**Problems to solve:**
• a. In the comment thread below, how long had it been since the commenter last saw the young man who asked for professional advice?
• b. Continue the comment thread below from where it stops.

9 Responses to “The Empire Strikes Back”
Her high exhaulted pubah is, despite her position, a very small person. Bad karma for her. Just 3 days ago a young man I had not seen in 2yrs reached out to me for professional advice. I took him to lunch and spent a lot of time hopefully helping him. Because if you are secure and actually sucessful…. that is what you do, as others helped me in my career. Along the way, she has forgotten that and now can not be bothered.
Your UK professors and many state side know how to offer help and guidence. Use their help and their model. The TU chair is self serving. I suggest do not waste any time, energy, or brain cells on someone who has so little class or professional etiquette.
Well said Chauffeur. I’ve found, in many instances, that this kind of attitude by people who are in position of power is due to a serious lack of confidence in themselves and they feel a need to demonstrate their prowess by having their subordinates run interference for them. This is very unfortunate.

**Data for review:**
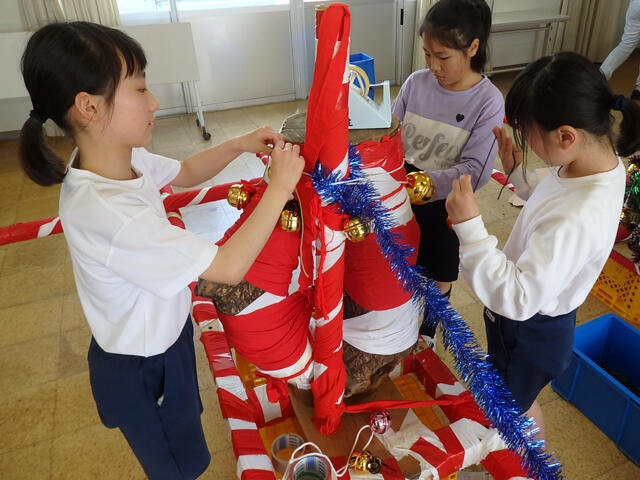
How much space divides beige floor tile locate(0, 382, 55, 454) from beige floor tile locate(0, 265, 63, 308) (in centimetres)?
62

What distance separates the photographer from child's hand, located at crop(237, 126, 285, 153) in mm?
1102

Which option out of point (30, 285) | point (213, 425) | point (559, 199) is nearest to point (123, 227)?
point (559, 199)

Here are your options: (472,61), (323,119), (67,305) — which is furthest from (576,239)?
(67,305)

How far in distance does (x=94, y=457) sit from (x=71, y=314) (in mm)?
820

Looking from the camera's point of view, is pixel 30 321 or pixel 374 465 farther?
pixel 30 321

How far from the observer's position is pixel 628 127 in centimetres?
102

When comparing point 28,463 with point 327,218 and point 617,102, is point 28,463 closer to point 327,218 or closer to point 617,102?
point 327,218

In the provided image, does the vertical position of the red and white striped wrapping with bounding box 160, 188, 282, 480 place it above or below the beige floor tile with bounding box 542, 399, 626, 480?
above

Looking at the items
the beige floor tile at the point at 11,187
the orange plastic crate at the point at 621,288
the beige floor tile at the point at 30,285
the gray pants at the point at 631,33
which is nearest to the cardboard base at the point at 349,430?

**Answers to each task:**
• a. Two years.

• b.
It seems to me that Kat would do better interviewing other colleges. Good luck.
Well, transatlantic hugs and sympathy on offer here. The Chauffeur is right, in my opinion, and I’d like to add, in case it helps, that I can confirm that there are jerkish senior academics in the UK as well…
Blech… disheartening, especially after they blew you off the first time.
A little Devil’s Advocacy: she truly may have been up to her eyeballs in crap that was due yesterday. Schools are in the final throes of the admissions process for September, and who knows what faculty/administration/service/student crisis or conference deadline was taking all her attention. It could have been the equivalent of having someone stop by unannounced when you’ve *just* stepped out of the shower and are running late for three somethings. Handled poorly? Ah yep. Personal? Possibly not.
Un-solicited suggestion, should you still be interested in Teh Glamorous Life of Adjunctivity @ Temple: an email to the Chair along the lines of being sorry you were unable to meet when you happened to be on campus, that you’d like to discuss Adjunctivity with her, and you would like to meet with her at her convenience, how’s -insert date/time-. If she blows you off again, F* that S* and move on.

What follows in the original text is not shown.